Bush's Quiet Multilateralism

The administration loves global cooperation when it comes to trade. So why can't we try it when lives, and not just lucre, are on the line?
http://www.msnbc.msn.com/id/4880290/

By Fareed Zakaria
Newsweek May 10 issue

- The Bush administration has a secret multilateral side. Did you know that it routinely allows an international organization to make crucial decisions affecting the lives of all Americans? That it allows foreigners—unelected bureaucrats in Geneva!—to overrule laws passed by Congress and signed by the president? No, I haven't gone crazy. This is pretty much the approach taken by the administration to the World Trade Organization. Last week a WTO panel ruled that U.S. cotton subsidies violated international trade rules. Washington will almost certainly appeal the finding. But if the past is any guide, it will also almost certainly abide by the WTO's final decision. All of which, in my view, is exactly right.

> SUPPLIED DATA
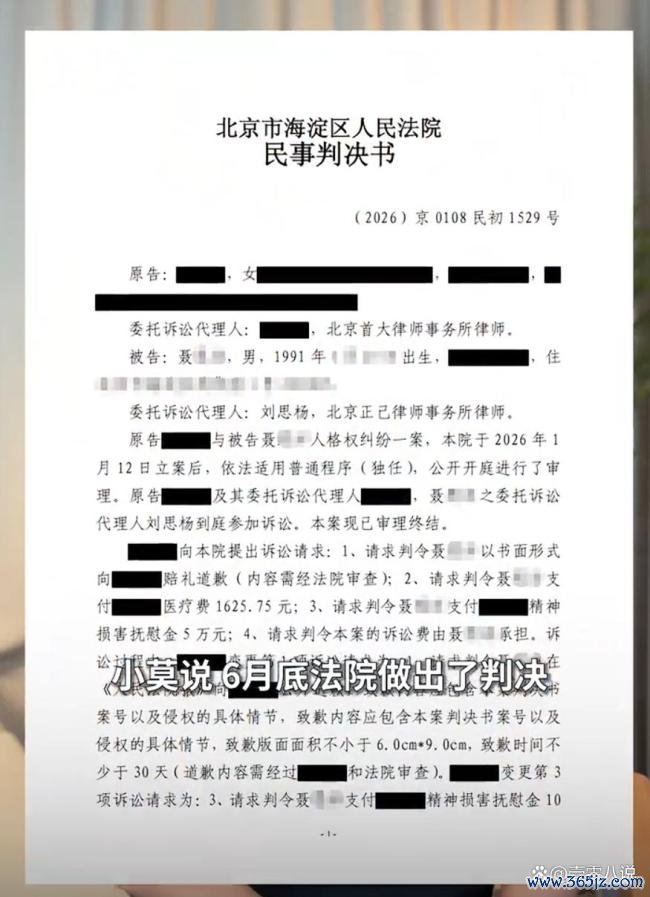 985博士后出轨被退站已入职新高校 师德核查存漏洞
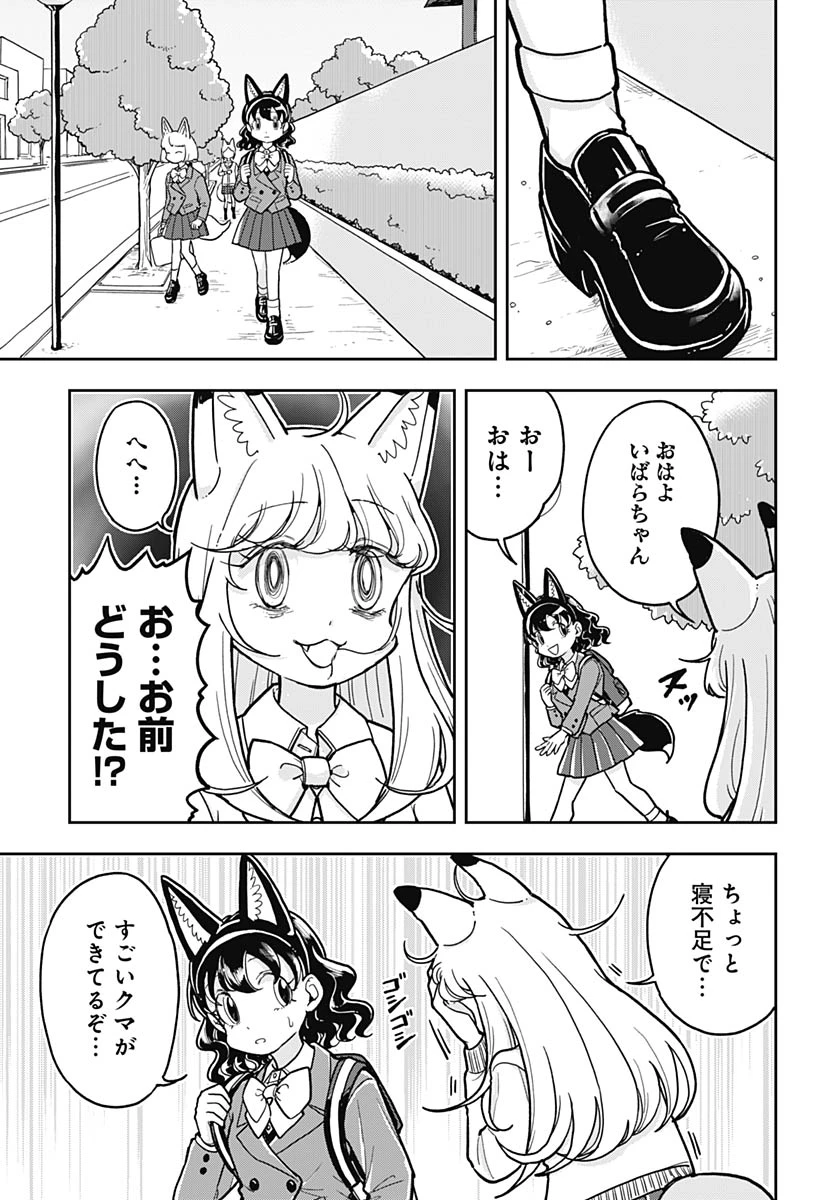こんづくし 第26話 - 3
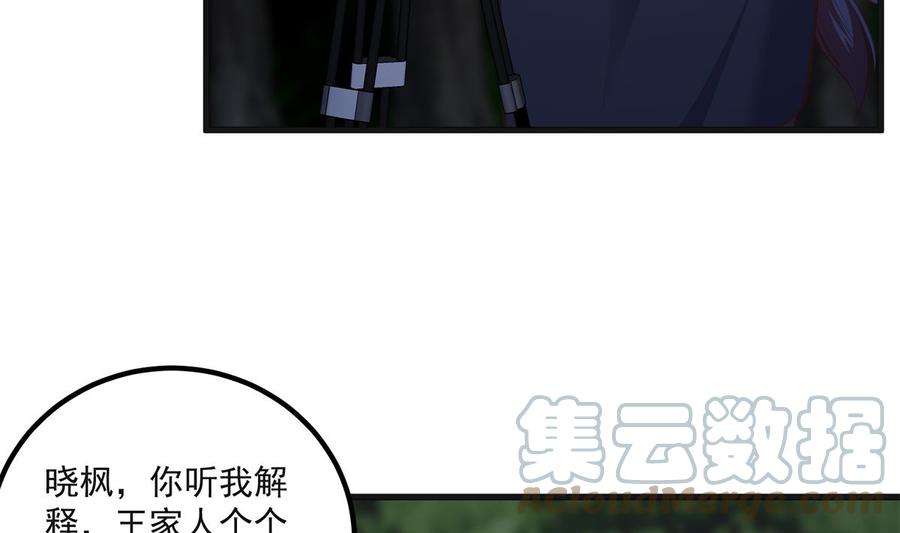 都是黑丝惹的祸二季 第484话 晓枫生气了！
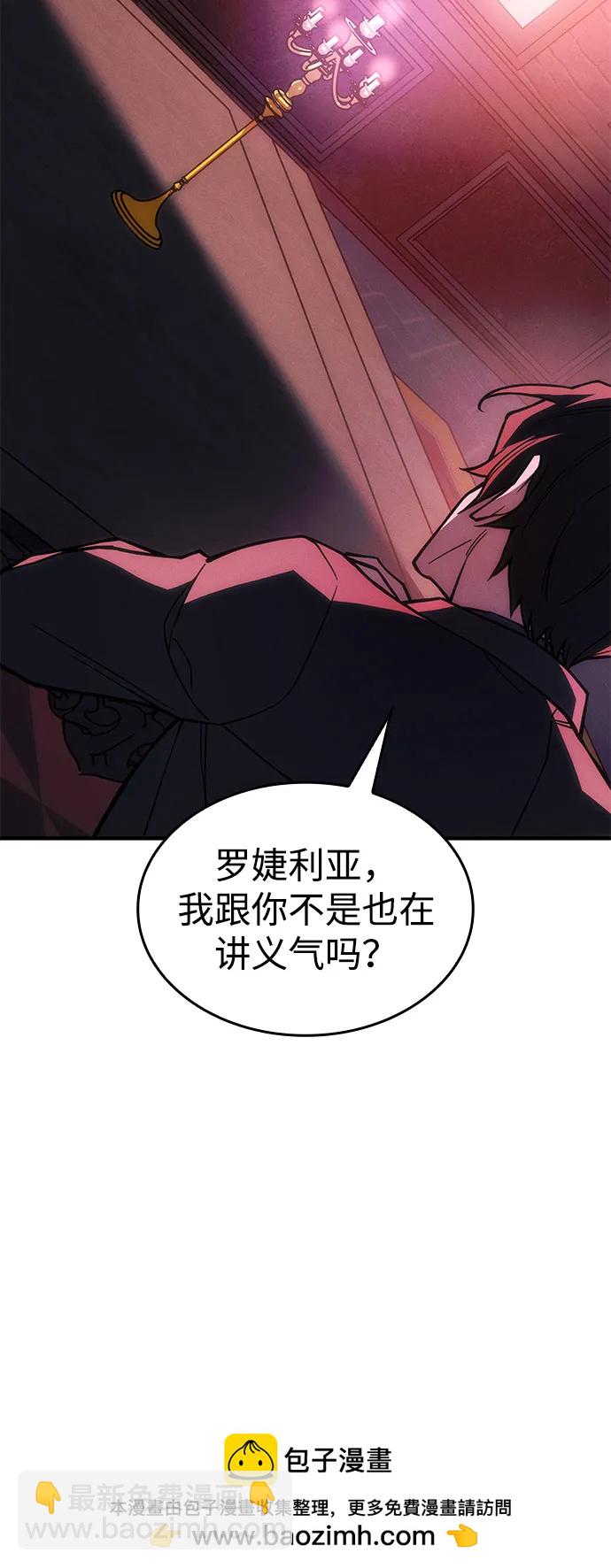 🍜以王之力重生 第105话 第50页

> DIRECTIONS
Pick up the column above on the Bush administration and the World Trade Organization after its final sentence, and keep writing it.

> RESULT OF THIS TASK
The Bush administration has been careful not to undermine the WTO because it understands that if the biggest player on the block doesn't abide by the rules, the entire framework of multilateral trade could be destroyed. Even when the administration has pandered to protectionists, it has done so without overturning the rules of the game. "I know it's fashionable to condemn the Bush administration on trade. But the truth is that it has been extremely good," says Jagdish Bhagwati, one of the world's most distinguished economists and a fervent free-trader. "It's my party, the Democrats, who are embracing voodoo trade policies," he added ruefully, pointing to a number of John Kerry's campaign proposals.

The administration keeps quiet about the reality that trade organizations infringe on a country's sovereignty. NAFTA, for example, provides for tribunals that can overrule American laws and even court decisions. But the American government freely—and after democratic debate—enters into trade deals. In doing so it agrees that, like all other parties to the treaty, it will adhere to certain procedures. The tribunals simply ensure that everyone plays by the rules. Washington can always withdraw from the treaty; it just can't sign on and then break the rules. That is, after all, what the Soviet Union used to do with arms-control treaties.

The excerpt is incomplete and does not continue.